▸ **Work to be completed**:
Images embedded in the records are excluded; print everything else exactly as given.

▸ **Input rows**:

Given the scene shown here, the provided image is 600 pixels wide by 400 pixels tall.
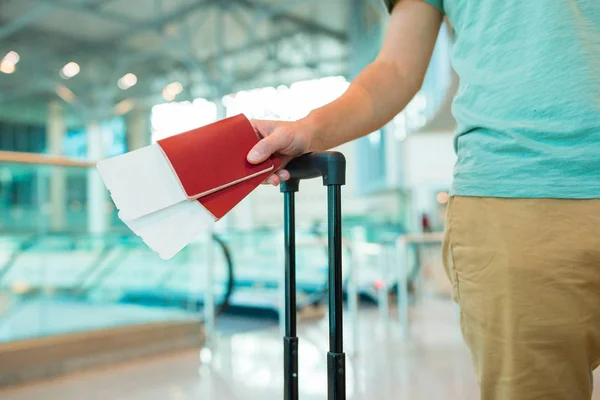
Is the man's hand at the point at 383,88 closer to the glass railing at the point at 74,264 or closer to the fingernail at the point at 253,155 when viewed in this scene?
the fingernail at the point at 253,155

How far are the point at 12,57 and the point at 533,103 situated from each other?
8.14 metres

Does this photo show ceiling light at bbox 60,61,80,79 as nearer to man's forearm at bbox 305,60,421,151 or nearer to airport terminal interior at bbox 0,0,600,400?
airport terminal interior at bbox 0,0,600,400

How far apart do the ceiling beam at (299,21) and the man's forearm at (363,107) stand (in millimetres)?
8148

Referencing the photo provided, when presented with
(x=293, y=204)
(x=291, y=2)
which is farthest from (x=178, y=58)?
(x=293, y=204)

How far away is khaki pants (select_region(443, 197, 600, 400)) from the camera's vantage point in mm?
645

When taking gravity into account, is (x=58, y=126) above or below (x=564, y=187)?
above

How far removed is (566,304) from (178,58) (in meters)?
9.03

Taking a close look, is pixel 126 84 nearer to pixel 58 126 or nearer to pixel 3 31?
pixel 58 126

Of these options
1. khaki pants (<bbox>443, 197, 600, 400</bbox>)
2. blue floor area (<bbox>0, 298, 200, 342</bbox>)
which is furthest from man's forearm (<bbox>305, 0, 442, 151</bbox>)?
blue floor area (<bbox>0, 298, 200, 342</bbox>)

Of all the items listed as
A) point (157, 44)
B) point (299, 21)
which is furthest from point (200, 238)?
point (299, 21)

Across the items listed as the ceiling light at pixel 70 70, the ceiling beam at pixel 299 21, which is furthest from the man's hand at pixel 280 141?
the ceiling light at pixel 70 70

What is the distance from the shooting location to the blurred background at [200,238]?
11.1 feet

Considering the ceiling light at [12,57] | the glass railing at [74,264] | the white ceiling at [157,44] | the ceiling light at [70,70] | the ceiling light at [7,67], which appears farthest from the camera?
the ceiling light at [70,70]

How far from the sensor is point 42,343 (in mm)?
3326
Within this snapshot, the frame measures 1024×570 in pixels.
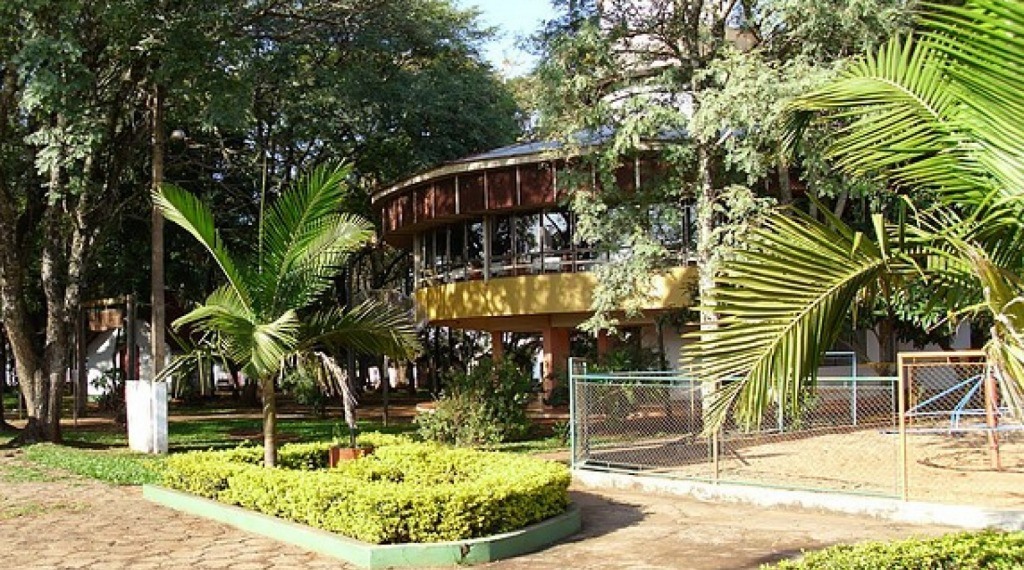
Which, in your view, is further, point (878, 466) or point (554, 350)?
point (554, 350)

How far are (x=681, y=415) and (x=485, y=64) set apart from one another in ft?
60.7

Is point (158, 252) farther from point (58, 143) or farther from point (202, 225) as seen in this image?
point (202, 225)

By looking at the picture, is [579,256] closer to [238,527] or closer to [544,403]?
[544,403]

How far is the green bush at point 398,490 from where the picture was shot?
362 inches

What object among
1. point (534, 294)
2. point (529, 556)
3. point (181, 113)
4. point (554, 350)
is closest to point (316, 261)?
point (529, 556)

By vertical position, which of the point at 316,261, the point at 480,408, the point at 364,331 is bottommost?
the point at 480,408

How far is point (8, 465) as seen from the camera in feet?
54.7

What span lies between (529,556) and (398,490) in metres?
1.37

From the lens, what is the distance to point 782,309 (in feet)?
13.9

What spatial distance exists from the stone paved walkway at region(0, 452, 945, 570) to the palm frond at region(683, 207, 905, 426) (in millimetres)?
5006

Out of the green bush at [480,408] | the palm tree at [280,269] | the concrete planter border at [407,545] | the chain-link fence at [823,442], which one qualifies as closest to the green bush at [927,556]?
the concrete planter border at [407,545]

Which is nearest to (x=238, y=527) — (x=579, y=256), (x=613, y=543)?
(x=613, y=543)

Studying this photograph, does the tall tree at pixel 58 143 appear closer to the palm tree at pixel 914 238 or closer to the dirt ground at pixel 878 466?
the dirt ground at pixel 878 466

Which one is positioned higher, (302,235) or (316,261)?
(302,235)
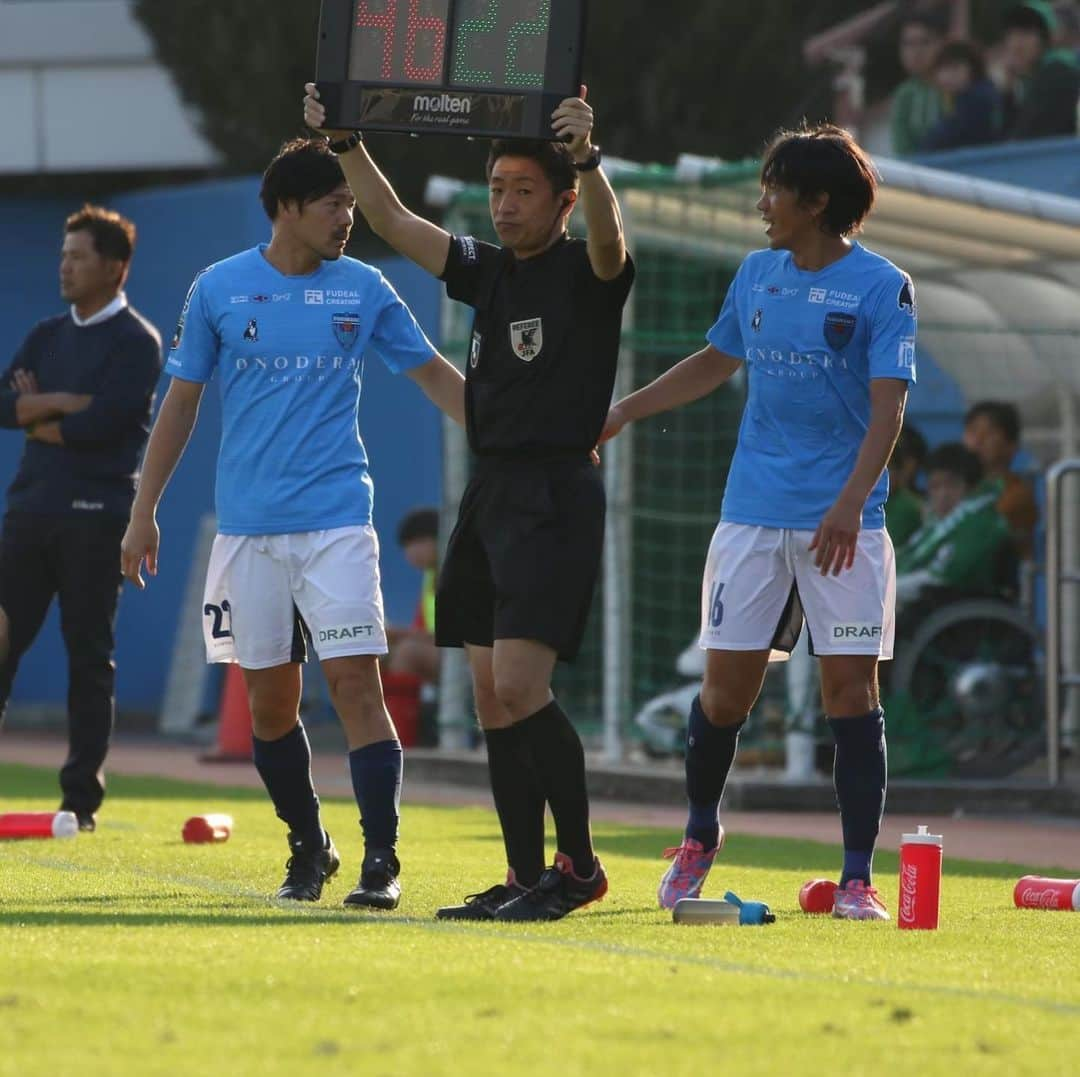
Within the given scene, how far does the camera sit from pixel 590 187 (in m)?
6.59

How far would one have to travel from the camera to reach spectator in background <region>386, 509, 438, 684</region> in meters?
16.4

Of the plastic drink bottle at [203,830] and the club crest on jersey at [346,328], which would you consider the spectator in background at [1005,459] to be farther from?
the club crest on jersey at [346,328]

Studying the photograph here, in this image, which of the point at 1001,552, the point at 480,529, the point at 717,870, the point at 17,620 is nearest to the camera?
the point at 480,529

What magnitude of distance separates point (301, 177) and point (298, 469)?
0.83 meters

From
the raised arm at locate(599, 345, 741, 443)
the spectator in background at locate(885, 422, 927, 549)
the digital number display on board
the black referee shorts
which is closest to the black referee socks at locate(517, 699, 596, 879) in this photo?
the black referee shorts

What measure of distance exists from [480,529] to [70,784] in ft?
11.6

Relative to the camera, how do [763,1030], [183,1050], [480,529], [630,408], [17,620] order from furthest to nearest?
[17,620] → [630,408] → [480,529] → [763,1030] → [183,1050]

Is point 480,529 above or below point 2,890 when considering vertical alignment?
above

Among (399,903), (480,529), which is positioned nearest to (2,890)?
(399,903)

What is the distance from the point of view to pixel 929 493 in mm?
13562

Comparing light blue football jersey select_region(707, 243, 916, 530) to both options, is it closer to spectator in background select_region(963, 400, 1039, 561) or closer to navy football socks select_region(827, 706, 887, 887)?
navy football socks select_region(827, 706, 887, 887)

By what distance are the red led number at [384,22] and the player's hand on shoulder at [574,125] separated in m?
0.51

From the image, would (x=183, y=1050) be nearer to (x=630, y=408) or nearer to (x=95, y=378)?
(x=630, y=408)

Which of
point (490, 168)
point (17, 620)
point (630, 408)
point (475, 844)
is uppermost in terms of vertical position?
point (490, 168)
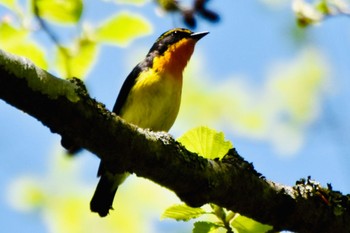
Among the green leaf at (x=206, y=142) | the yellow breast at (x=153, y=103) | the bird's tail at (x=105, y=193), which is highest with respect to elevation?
the yellow breast at (x=153, y=103)

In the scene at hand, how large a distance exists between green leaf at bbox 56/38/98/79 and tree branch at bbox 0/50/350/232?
0.46m

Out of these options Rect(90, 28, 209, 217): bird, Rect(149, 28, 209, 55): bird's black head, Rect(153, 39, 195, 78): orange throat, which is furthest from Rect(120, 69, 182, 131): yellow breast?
Rect(149, 28, 209, 55): bird's black head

▸ **Solution**:
Given the scene shown here, the provided image is 600 pixels wide by 400 pixels tall.
Is the man's hand at the point at 383,88 closer to the glass railing at the point at 74,264 or closer to the fingernail at the point at 253,155 when viewed in this scene?
the fingernail at the point at 253,155

How far are the point at 12,57 and the point at 533,103 situated from each other?
8.14 metres

Does this photo show ceiling light at bbox 60,61,80,79 as nearer to man's forearm at bbox 305,60,421,151 or nearer to airport terminal interior at bbox 0,0,600,400?
airport terminal interior at bbox 0,0,600,400

How far apart do the ceiling beam at (299,21) and the man's forearm at (363,107) stand (in millimetres)?
8148

Referencing the photo provided, when presented with
(x=293, y=204)
(x=291, y=2)
which is farthest from (x=178, y=58)?
(x=293, y=204)

How far away is khaki pants (select_region(443, 197, 600, 400)) from the camera's vantage point in mm?
645

When taking gravity into account, is (x=58, y=126) above or below (x=564, y=187)?
above

How far removed is (566,304) from (178,58) (in meters)?
9.03

Taking a close look, is pixel 126 84 nearer to pixel 58 126 or nearer to pixel 3 31?
pixel 58 126

Of these options
1. khaki pants (<bbox>443, 197, 600, 400</bbox>)
2. blue floor area (<bbox>0, 298, 200, 342</bbox>)
which is furthest from man's forearm (<bbox>305, 0, 442, 151</bbox>)?
blue floor area (<bbox>0, 298, 200, 342</bbox>)

Of all the items listed as
A) point (157, 44)
B) point (299, 21)
which is furthest from point (200, 238)?
point (299, 21)

Across the items listed as the ceiling light at pixel 70 70, the ceiling beam at pixel 299 21, which is furthest from the man's hand at pixel 280 141?
the ceiling light at pixel 70 70

What is the distance from the shooting location to the blurred background at [200,238]?
11.1 feet

Considering the ceiling light at [12,57] | the glass railing at [74,264] | the white ceiling at [157,44] | the ceiling light at [70,70] | the ceiling light at [7,67], which appears farthest from the camera?
the ceiling light at [70,70]

How far from the sensor is point 42,343 (in mm)?
3326
Within this snapshot, the frame measures 1024×570 in pixels.
Which, in your view, is further, point (878, 466) or point (554, 350)?
point (554, 350)

How far are (x=681, y=415) and (x=485, y=64) set apart from one another in ft?
60.7

Is point (158, 252) farther from point (58, 143) or farther from point (202, 225) as seen in this image?
point (202, 225)

By looking at the picture, is [579,256] closer to [238,527] or closer to [544,403]?
[544,403]

How far is the green bush at point 398,490 from where the picture was shot?
362 inches

What object among
1. point (534, 294)
2. point (529, 556)
3. point (181, 113)
4. point (554, 350)
is closest to point (316, 261)?
point (529, 556)

By vertical position, which of the point at 316,261, the point at 480,408, the point at 364,331 is bottommost?
the point at 480,408

How far is point (8, 465) as seen from the camera in feet?
54.7

What span lies between (529,556) and (398,490) in metres?
1.37

From the lens, what is the distance to point 782,309 (in feet)?
13.9

What spatial distance exists from the stone paved walkway at region(0, 452, 945, 570) to the palm frond at region(683, 207, 905, 426) (in millimetres)?
5006

Out of the green bush at [480,408] | the palm tree at [280,269] | the concrete planter border at [407,545] | the chain-link fence at [823,442], which one qualifies as closest to the green bush at [927,556]?
the concrete planter border at [407,545]

Which is nearest to (x=238, y=527) — (x=579, y=256), (x=613, y=543)?
(x=613, y=543)

Studying this photograph, does the tall tree at pixel 58 143 appear closer to the palm tree at pixel 914 238 or closer to the dirt ground at pixel 878 466?
the dirt ground at pixel 878 466

Which one is positioned higher, (302,235) or (316,261)?
(302,235)
Within the given scene, how far does the camera sit from pixel 590 187 (in m)?
6.59

How far would one have to travel from the camera to reach spectator in background <region>386, 509, 438, 684</region> in meters?
16.4

Of the plastic drink bottle at [203,830] and the club crest on jersey at [346,328], which would you consider the spectator in background at [1005,459] to be farther from?
the club crest on jersey at [346,328]

Studying the photograph here, in this image, which of the point at 1001,552, the point at 480,529, the point at 717,870, the point at 17,620 is nearest to the camera?
the point at 480,529

What magnitude of distance separates point (301, 177) and point (298, 469)?
0.83 meters

From
the raised arm at locate(599, 345, 741, 443)
the spectator in background at locate(885, 422, 927, 549)
the digital number display on board
the black referee shorts
which is closest to the black referee socks at locate(517, 699, 596, 879) in this photo?
the black referee shorts

What measure of distance exists from [480,529] to [70,784] in ft?
11.6

Relative to the camera, how do [763,1030], [183,1050], [480,529], [630,408], [17,620] order from furthest to nearest?
[17,620] → [630,408] → [480,529] → [763,1030] → [183,1050]

Is point 480,529 above or below point 2,890 when considering vertical alignment?
above

Among (399,903), (480,529), which is positioned nearest to (2,890)?
(399,903)

What is the distance from the point of view to pixel 929 493 in mm?
13562

Comparing light blue football jersey select_region(707, 243, 916, 530) to both options, is it closer to spectator in background select_region(963, 400, 1039, 561) or closer to navy football socks select_region(827, 706, 887, 887)?
navy football socks select_region(827, 706, 887, 887)

By what distance are the red led number at [384,22] and the player's hand on shoulder at [574,125] separated in m?
0.51

From the image, would (x=183, y=1050) be nearer to (x=630, y=408) or nearer to (x=95, y=378)?
(x=630, y=408)

Which of
point (490, 168)
point (17, 620)
point (630, 408)
point (475, 844)
is uppermost in terms of vertical position?
point (490, 168)
Among the green leaf at (x=206, y=142) | the yellow breast at (x=153, y=103) | the bird's tail at (x=105, y=193), which is highest with respect to elevation?
the yellow breast at (x=153, y=103)

In the scene at hand, how large a distance exists between green leaf at bbox 56/38/98/79 and tree branch at bbox 0/50/350/232?
0.46m

Out of these options Rect(90, 28, 209, 217): bird, Rect(149, 28, 209, 55): bird's black head, Rect(153, 39, 195, 78): orange throat, which is furthest from Rect(120, 69, 182, 131): yellow breast?
Rect(149, 28, 209, 55): bird's black head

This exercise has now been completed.